Zulu
Well-Known Member
Its been crazy week and I have gone back and forth with this issue and just wanted to share some of my conclusions.
1. I want to thank Colton for his thoughts a honest opinions on this topic. It is healthy in an discussion to have both sides heard and he did an incredible job, especially when it came to the actual letter of the policy and how it differed from initial reports. I also commend him on his support but being able to say some parts of the policy seemed odd.
2. A few people are saying this is a none issue, its only the anti-mormorms that are just seeing another opportunity or if you are LDS and this bothers you than your testimony must not be strong and you were already out the door. From my experience there are a lot of faithful LDS members who took major pause to this. This is healthy, in history we have seen big organization and religious organizations make wrong decisions. As a member I should be able to disagree with the church and not have my faith questioned, as long as I am being respectful and not being disruptive towards other members who agree.
3. I originally thought the big issue with this was not allowing the children of gay couples to be baptized, but I can see that there is precedence for this to be beneficial to these kids, by not allowing them to deal with conflict between their church and their parents sexual orientation, but there is also precedence to tear families apart.
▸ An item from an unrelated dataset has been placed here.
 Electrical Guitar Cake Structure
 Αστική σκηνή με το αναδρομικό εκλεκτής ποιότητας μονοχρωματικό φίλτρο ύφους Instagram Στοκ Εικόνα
To me its a bit 50/50
4. What I think the bigger issue with this is the singling out of the LGBT demographic. While the church does say this is to help the kids of gay couples, they are also ignoring all the other kids that live in homes where the parents are in conflict with the church. This include co-habbiting adults, Non-member parents, parents not living the WOW or law of charity. If this is really about the children shouldn't the policy focus on all children in these circumstances not just gay couples?
5. Many say, but this policy also is for polygamous groups and there for not singling out. In my opinion the church did single out polygamous groups with this policy. Especially during the FLDS fiasco over the past number of years the church has done everything they can to distance itself from polygamy. I remember being on mission in the early 2000's and hearing Gordon B. Hinkley in a talk say how vile and despicable polygamy is. This rubbed me wrong just base on our history and currently held doctrines involving polygamy. The church already has a history of going after the LGBT demographic during the Prop 8 initiative in California. So this is reason to believe that this policy is tied to those same sediments the church had then.
As for me I'm choosing to stand as I did in elders quorum yesterday, I'm going to still go to church, I'm going to follow the gospel, but I disagree with this policy and will let people know that if the subject is brought up.
1. I want to thank Colton for his thoughts a honest opinions on this topic. It is healthy in an discussion to have both sides heard and he did an incredible job, especially when it came to the actual letter of the policy and how it differed from initial reports. I also commend him on his support but being able to say some parts of the policy seemed odd.
2. A few people are saying this is a none issue, its only the anti-mormorms that are just seeing another opportunity or if you are LDS and this bothers you than your testimony must not be strong and you were already out the door. From my experience there are a lot of faithful LDS members who took major pause to this. This is healthy, in history we have seen big organization and religious organizations make wrong decisions. As a member I should be able to disagree with the church and not have my faith questioned, as long as I am being respectful and not being disruptive towards other members who agree.
3. I originally thought the big issue with this was not allowing the children of gay couples to be baptized, but I can see that there is precedence for this to be beneficial to these kids, by not allowing them to deal with conflict between their church and their parents sexual orientation, but there is also precedence to tear families apart. To me its a bit 50/50
4. What I think the bigger issue with this is the singling out of the LGBT demographic. While the church does say this is to help the kids of gay couples, they are also ignoring all the other kids that live in homes where the parents are in conflict with the church. This include co-habbiting adults, Non-member parents, parents not living the WOW or law of charity. If this is really about the children shouldn't the policy focus on all children in these circumstances not just gay couples?
5. Many say, but this policy also is for polygamous groups and there for not singling out. In my opinion the church did single out polygamous groups with this policy. Especially during the FLDS fiasco over the past number of years the church has done everything they can to distance itself from polygamy. I remember being on mission in the early 2000's and hearing Gordon B. Hinkley in a talk say how vile and despicable polygamy is. This rubbed me wrong just base on our history and currently held doctrines involving polygamy. The church already has a history of going after the LGBT demographic during the Prop 8 initiative in California. So this is reason to believe that this policy is tied to those same sediments the church had then.
As for me I'm choosing to stand as I did in elders quorum yesterday, I'm going to still go to church, I'm going to follow the gospel, but I disagree with this policy and will let people know that if the subject is brought up.